## TASK DIRECTIONS:
Pictures should be omitted; restate word for word the lines from the one holding "Brand Refresh Release" through the last line of the entries below.

## EXTRACTED DATA:
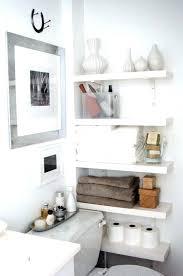 small bathroom storage ideas organize small bathroom organizing ideas for bathroom closet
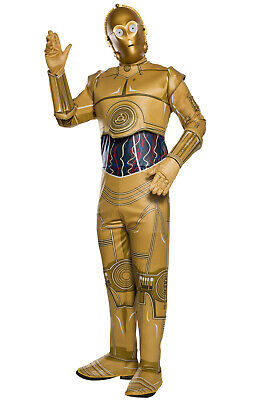 3po Costume (Brand New Star Wars C-3PO Adult)
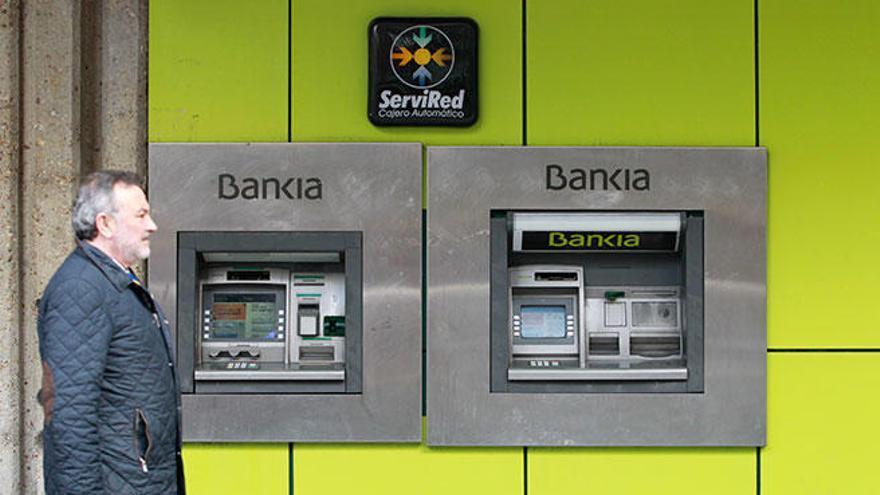 """Bankia cerrará 9 sucursales en Mallorca """"por el ajuste al modelo de digitalización"""""""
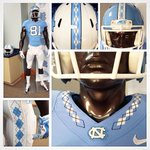 Brand Refresh Release from @Nike for #UNCFB #OurBlue http://t.co/msBv9HcVyX http://t.co/aehymhf2RE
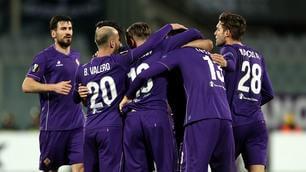 Europa League, Fiorentina-Tottenham: il film della partita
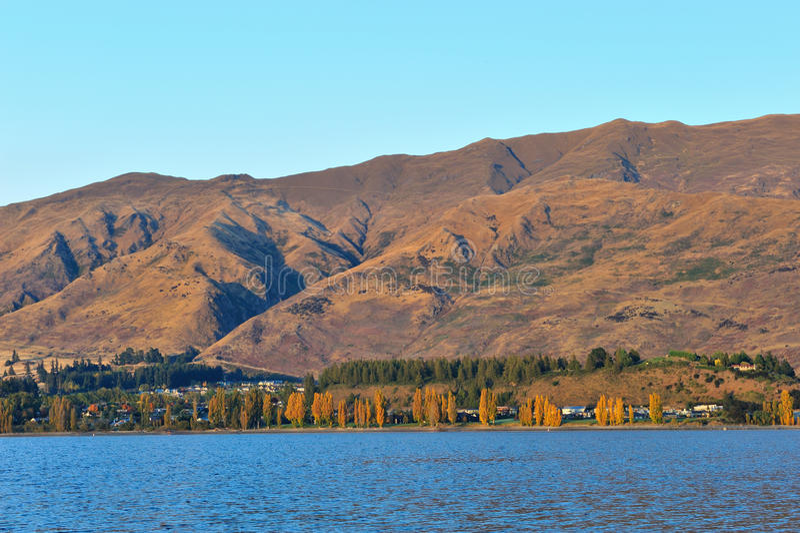 Λίμνη Wanaka στη Νέα Ζηλανδία στοκ εικόνα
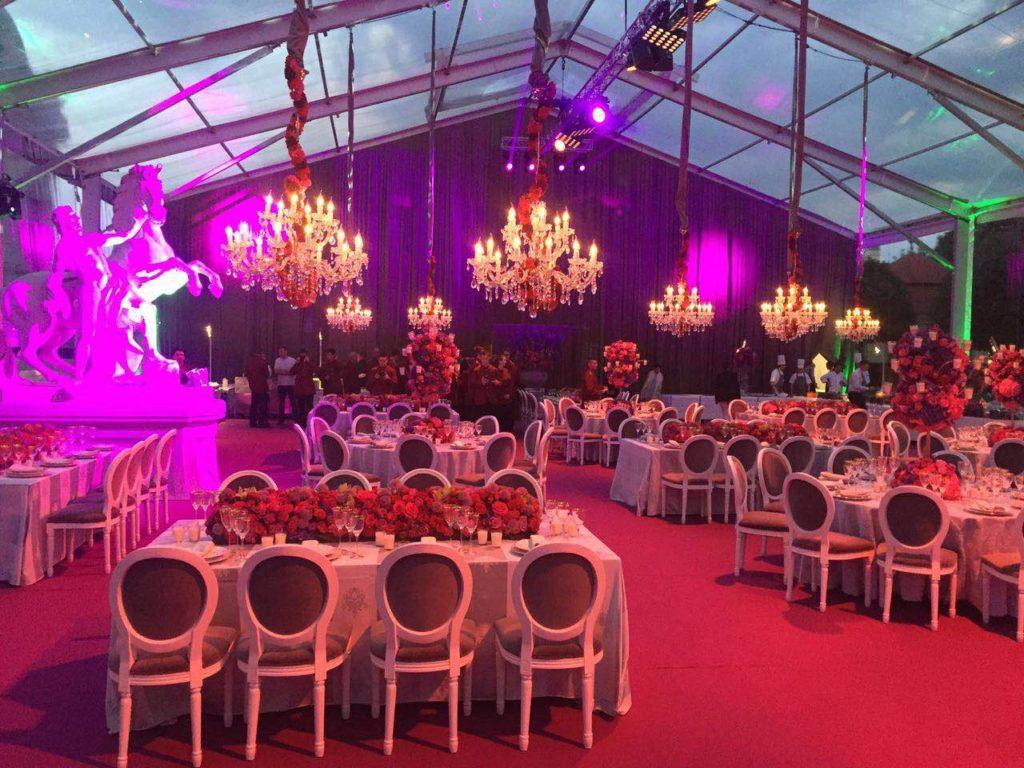 Luxus esküvő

## RESPONSE TO THIS EXERCISE:
 Brand Refresh Release from @Nike for #UNCFB #OurBlue http://t.co/msBv9HcVyX http://t.co/aehymhf2RE
 Europa League, Fiorentina-Tottenham: il film della partita
 Λίμνη Wanaka στη Νέα Ζηλανδία στοκ εικόνα
 Luxus esküvő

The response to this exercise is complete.